Intervention de Denis Raynaud

Réunion du mercredi 25 avril 2018 à 8h30
Commission d'enquête sur l'égal accès aux soins des français sur l'ensemble du territoire et sur l'efficacité des politiques publiques mises en œuvre pour lutter contre la désertification médicale en milieux rural et urbain

Denis Raynaud, directeur de l'Institut de recherche et documentation en économie de la santé (IRDES) :

En ce qui concerne les déplacements, je parlais des patients qui se rendent chez leur médecin et non pas des transports remboursés par l'assurance maladie. Il est important de comprendre les déterminants de ces déplacements. Des chercheurs ont analysé les déplacements pour des soins hospitaliers, et ils ont notamment fait apparaître les taux de fuite – fraction des journées d'hospitalisation des malades d'une région donnée, réalisées hors de cette région – auxquels les hôpitaux sont attentifs pour établir leur modèle économique. Cette approche peut aussi être utilisée pour la médecine de ville.

Il y a quelques mois, nous avons publié une étude sur le recours aux urgences des personnes âgées. Cette étude a été effectuée en marge des travaux d'évaluation des expérimentations concernant les personnes âgées en risque de perte d'autonomie (PAERPA). Nous avons pu montrer qu'il y avait un lien très net entre l'offre de ville, de premier recours, et l'accès aux urgences. Sans surprise, le recours aux urgences est beaucoup plus élevé dans les endroits où l'offre est défaillante. En la matière, l'indicateur clé est le recours aux urgences non suivi d'hospitalisation qui, dans la littérature internationale, est retenu comme l'un des signes de la mauvaise qualité de l'organisation des soins. La carence de l'offre de premier recours – médecin généraliste, infirmier, kinésithérapeute – conduit à une sollicitation accrue des services d'urgences. Le résultat n'est pas surprenant mais il est établi.
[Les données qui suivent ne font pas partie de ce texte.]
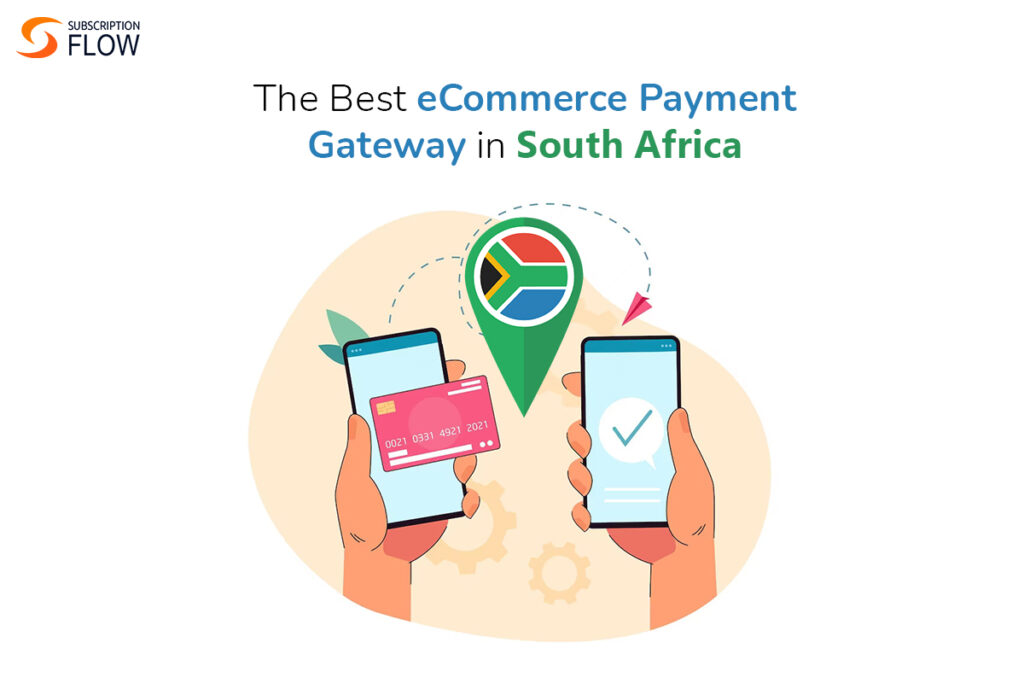 best ecommerce payment gateway in South Africa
L'IRDES travaille beaucoup sur les restes à charge et sur les remboursements des assurances complémentaires, données qui nous posent des difficultés de collecte car elles n'entrent pas dans le système national des données de santé (SNDS) même si la loi le prévoit. Sous l'angle de la problématique du jour, on peut parler de cumul de difficultés : les personnes qui habitent dans des zones éloignées de l'offre doivent se déplacer pour accéder aux soins et elles risquent de subir des restes à charge plus élevés.

Même éloigné de l'offre, le patient accède aux soins. On ne sait pas mesurer, cela dit, les délais d'attente et les éventuels reports de soins dus à l'éloignement. Nous retenons quelques indicateurs, notamment la probabilité pour un patient d'avoir une consultation de généraliste dans l'année. Cet indicateur, aussi simple que discutable, dépend très peu de la densité de l'offre de soin. Il est légèrement supérieur dans les zones où l'offre est très importante – le premier quartile – mais il est stable entre le deuxième et le quatrième quartile. Les gens se déplacent et accèdent aux soins. En revanche, nos travaux montrent qu'ils perdent de la capacité de choix, ce qui peut poser la question des dépassements d'honoraires et des restes à charge. Éloigné de l'offre de soins, le patient peut avoir plus de mal à choisir un médecin qui ne pratique pas de dépassement d'honoraires.